Now that job security is almost non-existent and young workers don't want to stay too long in a job anyway, why bother to make yourself essential to your employer?
Even if you become the employee the boss never wants to fire, we know that you could still lose your job. Because bad things happen even to good people.
But being a valuable and valued employee does mean you'll have better, albeit not absolute, job security. It also means getting good references when you're out there looking for a job. It's also about enjoying your job more and drawing a greater sense of satisfaction from your work.
"When your colleagues see you performing above-and-beyond, without doing it front of a spotlight, with no seeming reward, then you set the bar for excellence in your group," James Altucher says in The Rich Employee. "Keep setting the bar in unexpected ways and suddenly you become the bar that everyone strives to be like."
So what do valuable employees have that makes them essential to their employers?
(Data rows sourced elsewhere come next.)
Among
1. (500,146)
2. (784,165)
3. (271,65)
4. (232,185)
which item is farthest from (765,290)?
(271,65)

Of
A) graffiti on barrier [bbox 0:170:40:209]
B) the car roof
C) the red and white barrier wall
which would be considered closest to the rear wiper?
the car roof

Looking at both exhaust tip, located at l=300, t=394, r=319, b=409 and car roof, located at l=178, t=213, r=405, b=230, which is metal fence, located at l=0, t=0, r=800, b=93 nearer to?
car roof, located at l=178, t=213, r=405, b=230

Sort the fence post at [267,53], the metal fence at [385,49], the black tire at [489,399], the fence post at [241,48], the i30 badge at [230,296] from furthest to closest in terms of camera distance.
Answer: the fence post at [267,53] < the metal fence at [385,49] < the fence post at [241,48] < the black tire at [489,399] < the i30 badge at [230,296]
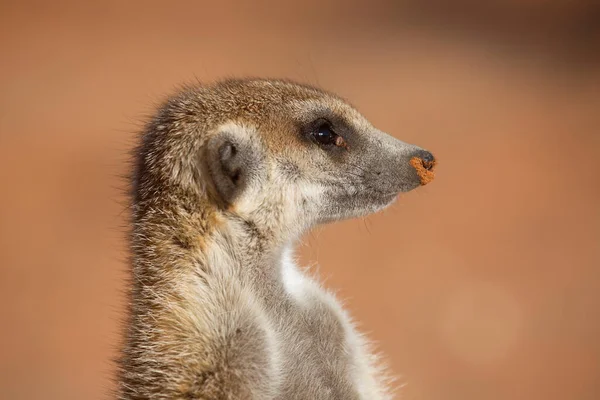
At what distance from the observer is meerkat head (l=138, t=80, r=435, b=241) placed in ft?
7.86

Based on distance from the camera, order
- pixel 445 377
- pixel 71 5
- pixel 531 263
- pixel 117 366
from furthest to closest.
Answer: pixel 71 5 → pixel 531 263 → pixel 445 377 → pixel 117 366

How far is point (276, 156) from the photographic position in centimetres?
257

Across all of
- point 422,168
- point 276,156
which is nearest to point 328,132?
point 276,156

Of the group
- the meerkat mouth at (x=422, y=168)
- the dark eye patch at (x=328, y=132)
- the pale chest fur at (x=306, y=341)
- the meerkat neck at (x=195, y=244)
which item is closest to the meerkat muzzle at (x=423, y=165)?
the meerkat mouth at (x=422, y=168)

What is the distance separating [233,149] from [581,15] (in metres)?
8.26

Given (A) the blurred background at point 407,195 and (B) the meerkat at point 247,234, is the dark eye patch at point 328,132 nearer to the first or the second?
(B) the meerkat at point 247,234

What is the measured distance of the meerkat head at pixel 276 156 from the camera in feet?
7.86

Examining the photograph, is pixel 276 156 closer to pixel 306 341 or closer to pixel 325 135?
pixel 325 135

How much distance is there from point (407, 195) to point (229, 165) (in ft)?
14.9

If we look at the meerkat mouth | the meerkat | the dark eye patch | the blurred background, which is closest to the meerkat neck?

As a CEO, here are the qualities that make people vital to my team:
They have robust skill-sets.
When employers hire people, they're looking for specific skills. Whether it's in finance, operations, marketing, sales, development, or any other area of the company, you have to have the skills the job requires. You also have to be willing to keep learning new skills, which can sometimes lead you to an entirely different role.
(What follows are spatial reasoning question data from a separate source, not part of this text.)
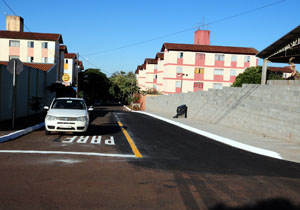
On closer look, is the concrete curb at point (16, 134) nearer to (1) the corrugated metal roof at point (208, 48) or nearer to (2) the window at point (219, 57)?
(1) the corrugated metal roof at point (208, 48)

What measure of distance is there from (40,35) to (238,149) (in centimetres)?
5242

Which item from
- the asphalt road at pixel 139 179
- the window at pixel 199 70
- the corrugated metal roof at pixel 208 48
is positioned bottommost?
the asphalt road at pixel 139 179

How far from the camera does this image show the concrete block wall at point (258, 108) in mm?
12148

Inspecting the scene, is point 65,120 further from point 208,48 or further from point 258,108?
point 208,48

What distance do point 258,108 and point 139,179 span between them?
34.5 feet

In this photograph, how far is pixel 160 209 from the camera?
4516mm

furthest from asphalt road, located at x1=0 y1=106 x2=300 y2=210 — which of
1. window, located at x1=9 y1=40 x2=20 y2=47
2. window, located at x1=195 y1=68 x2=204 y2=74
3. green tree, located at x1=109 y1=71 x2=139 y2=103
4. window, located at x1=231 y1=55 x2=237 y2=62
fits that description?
green tree, located at x1=109 y1=71 x2=139 y2=103

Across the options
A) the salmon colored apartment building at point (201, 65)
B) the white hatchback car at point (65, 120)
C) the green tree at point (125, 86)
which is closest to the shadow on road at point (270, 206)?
the white hatchback car at point (65, 120)

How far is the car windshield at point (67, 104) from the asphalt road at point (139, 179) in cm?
377

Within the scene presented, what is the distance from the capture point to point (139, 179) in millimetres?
6137

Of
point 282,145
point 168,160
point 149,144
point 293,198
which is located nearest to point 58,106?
point 149,144

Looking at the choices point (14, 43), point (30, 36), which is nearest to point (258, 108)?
point (30, 36)

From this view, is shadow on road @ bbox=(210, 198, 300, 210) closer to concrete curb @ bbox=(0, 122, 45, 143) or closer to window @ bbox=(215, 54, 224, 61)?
concrete curb @ bbox=(0, 122, 45, 143)

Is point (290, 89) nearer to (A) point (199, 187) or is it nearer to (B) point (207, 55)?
(A) point (199, 187)
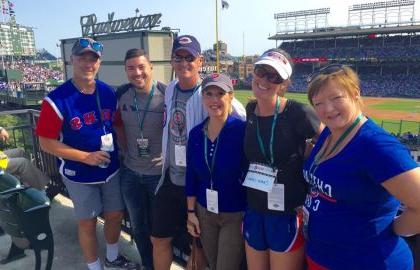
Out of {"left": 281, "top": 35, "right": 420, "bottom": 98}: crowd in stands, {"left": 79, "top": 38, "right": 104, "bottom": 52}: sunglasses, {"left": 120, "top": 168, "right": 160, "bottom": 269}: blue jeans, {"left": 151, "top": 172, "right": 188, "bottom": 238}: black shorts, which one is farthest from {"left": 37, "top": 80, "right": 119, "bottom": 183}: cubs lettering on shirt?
{"left": 281, "top": 35, "right": 420, "bottom": 98}: crowd in stands

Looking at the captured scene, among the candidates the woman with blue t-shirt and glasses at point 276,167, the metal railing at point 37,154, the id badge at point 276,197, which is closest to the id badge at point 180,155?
the woman with blue t-shirt and glasses at point 276,167

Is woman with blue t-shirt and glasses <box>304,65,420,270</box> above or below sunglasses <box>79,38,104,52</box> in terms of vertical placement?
below

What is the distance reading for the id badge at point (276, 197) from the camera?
200cm

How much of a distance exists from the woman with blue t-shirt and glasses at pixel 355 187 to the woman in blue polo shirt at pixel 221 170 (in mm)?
585

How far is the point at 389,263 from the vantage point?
1.55 metres

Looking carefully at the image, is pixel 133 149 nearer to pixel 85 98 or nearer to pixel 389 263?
pixel 85 98

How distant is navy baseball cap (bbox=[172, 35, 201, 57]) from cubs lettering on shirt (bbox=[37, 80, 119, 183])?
72 cm

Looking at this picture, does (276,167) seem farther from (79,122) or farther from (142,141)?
(79,122)

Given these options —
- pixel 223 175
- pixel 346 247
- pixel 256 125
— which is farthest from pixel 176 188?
pixel 346 247

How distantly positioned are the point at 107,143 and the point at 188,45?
40.0 inches

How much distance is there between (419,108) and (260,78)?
122 feet

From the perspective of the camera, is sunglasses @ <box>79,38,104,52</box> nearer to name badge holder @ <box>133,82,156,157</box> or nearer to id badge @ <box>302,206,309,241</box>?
name badge holder @ <box>133,82,156,157</box>

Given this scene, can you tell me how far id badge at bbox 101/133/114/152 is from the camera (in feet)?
9.41

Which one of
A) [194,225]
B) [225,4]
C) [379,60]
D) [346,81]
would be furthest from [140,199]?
[379,60]
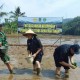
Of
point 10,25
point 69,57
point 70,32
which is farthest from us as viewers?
point 70,32

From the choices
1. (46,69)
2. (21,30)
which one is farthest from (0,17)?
(46,69)

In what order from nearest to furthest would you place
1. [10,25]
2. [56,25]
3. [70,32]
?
[56,25]
[10,25]
[70,32]

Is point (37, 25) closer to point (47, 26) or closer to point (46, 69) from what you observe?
point (47, 26)

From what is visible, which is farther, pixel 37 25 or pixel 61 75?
pixel 37 25

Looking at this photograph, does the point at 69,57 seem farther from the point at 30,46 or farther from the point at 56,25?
the point at 56,25

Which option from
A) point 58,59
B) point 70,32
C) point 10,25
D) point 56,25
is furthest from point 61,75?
point 70,32

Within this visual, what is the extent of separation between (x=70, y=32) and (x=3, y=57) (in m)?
80.3

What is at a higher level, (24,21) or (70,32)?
(24,21)

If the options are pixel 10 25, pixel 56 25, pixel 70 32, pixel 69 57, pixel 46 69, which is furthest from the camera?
pixel 70 32

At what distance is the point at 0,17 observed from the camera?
4919 cm

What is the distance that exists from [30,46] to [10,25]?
37692mm

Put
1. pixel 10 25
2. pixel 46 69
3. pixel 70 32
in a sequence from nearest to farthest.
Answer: pixel 46 69 → pixel 10 25 → pixel 70 32

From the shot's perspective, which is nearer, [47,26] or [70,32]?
[47,26]

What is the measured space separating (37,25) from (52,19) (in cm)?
125
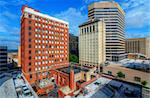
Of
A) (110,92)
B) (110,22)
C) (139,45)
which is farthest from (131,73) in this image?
(139,45)

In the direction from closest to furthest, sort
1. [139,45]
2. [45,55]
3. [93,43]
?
[45,55] < [93,43] < [139,45]

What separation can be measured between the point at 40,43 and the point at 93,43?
79.1 ft

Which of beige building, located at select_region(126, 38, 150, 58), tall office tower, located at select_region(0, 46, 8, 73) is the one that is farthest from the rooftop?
beige building, located at select_region(126, 38, 150, 58)

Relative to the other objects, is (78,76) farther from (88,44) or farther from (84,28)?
(84,28)

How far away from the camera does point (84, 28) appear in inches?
2099

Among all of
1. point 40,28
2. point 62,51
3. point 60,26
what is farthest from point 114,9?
point 40,28

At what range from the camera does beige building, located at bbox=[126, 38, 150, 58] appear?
87.2m

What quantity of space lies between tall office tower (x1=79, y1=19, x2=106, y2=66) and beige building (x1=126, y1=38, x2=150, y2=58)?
2263 inches

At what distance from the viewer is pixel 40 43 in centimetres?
3572

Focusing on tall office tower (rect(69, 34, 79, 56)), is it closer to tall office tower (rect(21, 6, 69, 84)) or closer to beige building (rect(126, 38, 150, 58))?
tall office tower (rect(21, 6, 69, 84))

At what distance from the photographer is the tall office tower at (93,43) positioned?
4641 cm

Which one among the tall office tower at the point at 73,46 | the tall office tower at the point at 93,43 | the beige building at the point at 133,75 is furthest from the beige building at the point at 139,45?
the beige building at the point at 133,75

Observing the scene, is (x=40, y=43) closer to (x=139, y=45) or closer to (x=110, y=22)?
(x=110, y=22)

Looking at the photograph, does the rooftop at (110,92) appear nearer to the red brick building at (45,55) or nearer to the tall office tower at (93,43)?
the red brick building at (45,55)
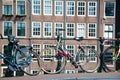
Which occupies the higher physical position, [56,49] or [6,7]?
[6,7]

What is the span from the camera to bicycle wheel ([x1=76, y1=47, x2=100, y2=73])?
6.60 m

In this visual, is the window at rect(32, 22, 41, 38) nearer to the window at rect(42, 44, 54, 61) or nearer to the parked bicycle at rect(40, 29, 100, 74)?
the parked bicycle at rect(40, 29, 100, 74)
But there are other skills employers are looking for, that may not necessarily be explicit in the job description. I'm referring to "meta" skills that are needed in any job.
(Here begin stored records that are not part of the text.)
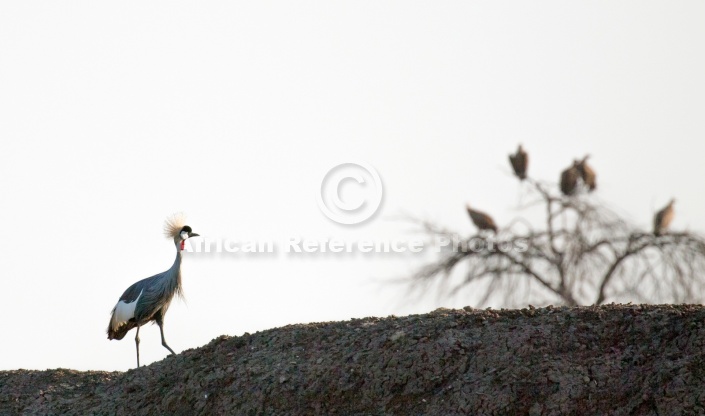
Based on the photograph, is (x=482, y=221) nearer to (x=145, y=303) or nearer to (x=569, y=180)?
(x=569, y=180)

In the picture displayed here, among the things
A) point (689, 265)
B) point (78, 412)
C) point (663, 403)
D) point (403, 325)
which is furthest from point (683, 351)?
point (689, 265)

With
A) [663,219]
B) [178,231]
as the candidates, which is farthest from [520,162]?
[178,231]

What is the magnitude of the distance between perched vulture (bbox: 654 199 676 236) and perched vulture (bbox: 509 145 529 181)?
2704 mm

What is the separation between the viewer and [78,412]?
1230 cm

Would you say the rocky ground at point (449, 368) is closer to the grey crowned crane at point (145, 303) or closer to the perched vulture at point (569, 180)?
the grey crowned crane at point (145, 303)

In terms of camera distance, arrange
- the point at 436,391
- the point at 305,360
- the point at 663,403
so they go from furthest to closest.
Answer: the point at 305,360 → the point at 436,391 → the point at 663,403

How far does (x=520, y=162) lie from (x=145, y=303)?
11061 millimetres

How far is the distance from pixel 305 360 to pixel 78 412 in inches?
104

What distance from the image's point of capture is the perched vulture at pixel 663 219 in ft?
76.4

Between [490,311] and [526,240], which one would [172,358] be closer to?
[490,311]

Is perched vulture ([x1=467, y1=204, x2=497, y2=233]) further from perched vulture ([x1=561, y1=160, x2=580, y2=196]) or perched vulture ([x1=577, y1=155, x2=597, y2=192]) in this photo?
perched vulture ([x1=577, y1=155, x2=597, y2=192])

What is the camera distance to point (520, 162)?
925 inches

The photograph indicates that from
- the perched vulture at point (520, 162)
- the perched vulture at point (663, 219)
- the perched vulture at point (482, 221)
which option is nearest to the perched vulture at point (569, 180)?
the perched vulture at point (520, 162)

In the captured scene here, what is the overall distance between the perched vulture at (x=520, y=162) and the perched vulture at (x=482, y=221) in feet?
3.44
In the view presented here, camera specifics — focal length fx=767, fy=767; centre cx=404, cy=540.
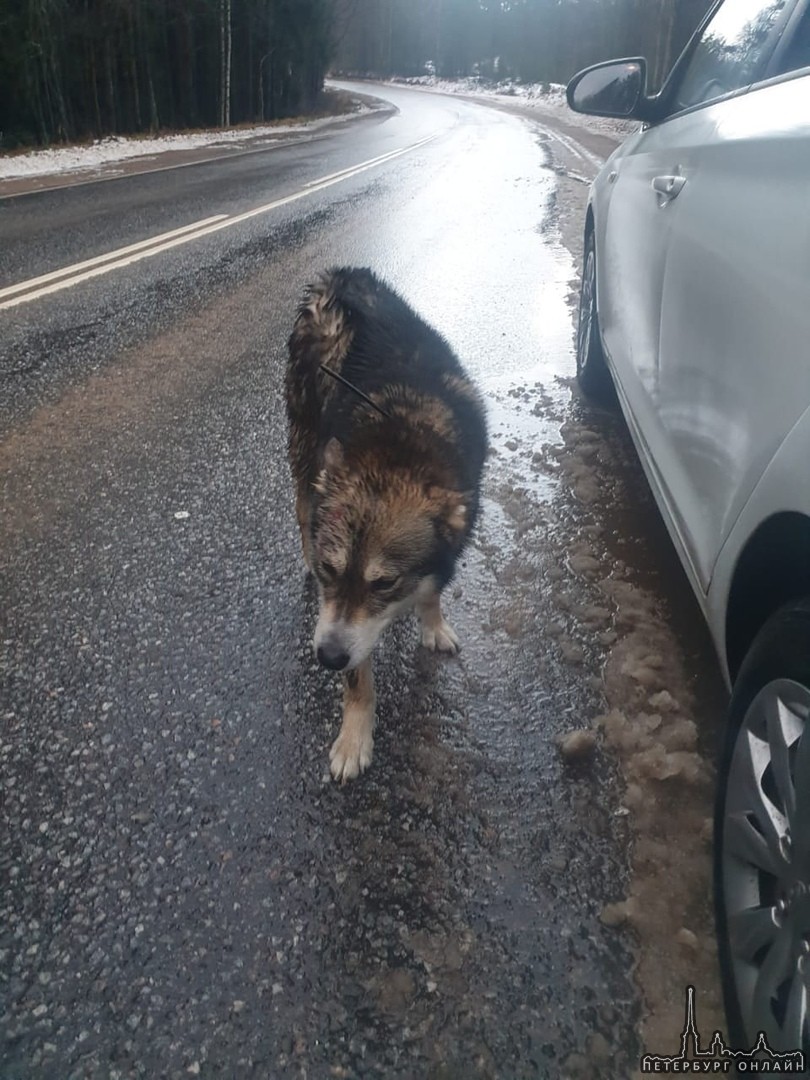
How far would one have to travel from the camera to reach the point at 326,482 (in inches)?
105

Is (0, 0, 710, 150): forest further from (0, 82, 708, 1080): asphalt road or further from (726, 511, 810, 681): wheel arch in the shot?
(726, 511, 810, 681): wheel arch

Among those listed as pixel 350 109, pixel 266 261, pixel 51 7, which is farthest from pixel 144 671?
pixel 350 109

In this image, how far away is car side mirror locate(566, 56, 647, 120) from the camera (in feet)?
13.6

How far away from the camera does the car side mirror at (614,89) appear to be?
416 centimetres

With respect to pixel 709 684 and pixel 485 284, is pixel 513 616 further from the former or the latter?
pixel 485 284

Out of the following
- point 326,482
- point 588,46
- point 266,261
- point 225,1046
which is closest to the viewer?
point 225,1046

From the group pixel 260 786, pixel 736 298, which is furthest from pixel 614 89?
pixel 260 786

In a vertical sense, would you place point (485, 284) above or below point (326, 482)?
below

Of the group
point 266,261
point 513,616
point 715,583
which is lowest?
point 266,261

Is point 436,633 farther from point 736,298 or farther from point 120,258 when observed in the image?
point 120,258

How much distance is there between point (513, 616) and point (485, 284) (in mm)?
5962

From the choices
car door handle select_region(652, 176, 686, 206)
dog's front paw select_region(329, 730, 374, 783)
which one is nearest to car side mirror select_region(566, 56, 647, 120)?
car door handle select_region(652, 176, 686, 206)

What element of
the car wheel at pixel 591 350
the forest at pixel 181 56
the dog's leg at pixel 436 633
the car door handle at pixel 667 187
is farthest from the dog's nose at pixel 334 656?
the forest at pixel 181 56

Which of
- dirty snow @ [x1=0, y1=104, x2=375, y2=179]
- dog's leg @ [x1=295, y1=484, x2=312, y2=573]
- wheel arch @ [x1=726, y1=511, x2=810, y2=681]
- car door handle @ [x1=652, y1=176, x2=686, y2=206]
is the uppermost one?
car door handle @ [x1=652, y1=176, x2=686, y2=206]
These include the ability to organize yourself, your environment, and your tasks. Another necessary skill is the ability to meet deadlines and be responsible for your work. Yet another desirable skill is the ability to communicate in whatever modes are often used by the company--usually by email, telephone, and face-to-face. And all employers want you to be able to get along reasonably well with others.
They have great attitudes.
But more than skills, valuable employees also bring beneficial attitudes to the job. These are the same attitudes that would make for a successful entrepreneur, such as: having a positive outlook; persisting through challenges and failures; refusing to see yourself as a victim, no matter what the situation; and leaning into uncertainty.
They ask good questions.
The most treasured employees deal well with ambiguity. When things aren't clear, they clarify as much as they can and then ask good questions, rather than freezing up or just punting the problem or project back to their managers. They know the right questions to ask that lead to the answers they need.
They think ahead.
Valuable employees think about the reasons why they're doing something and the implications of what happens if they do it one way or another. They think through the consequences of their actions and can anticipate--and prepare for--challenges.
They take ownership.
A valuable employee doesn't have to be a manager to take ownership of their job. They take ownership of the task or project, no matter how large or small, so they don't need their hands held through it all.
Also, when something goes wrong, they take responsibility for it and take action to make things right.
Employees become valued members of the team when they show the ability, willingness, and commitment to contribute to the company's success. It's not just a job for them; they really do care about the business and its customers.
Their bosses know that, whatever the task at hand may be, they'll dive in and do their best. Beyond receiving recognition and praise, the most beloved employees take pride in doing excellent work and making a positive difference.
You can never have enough people like that.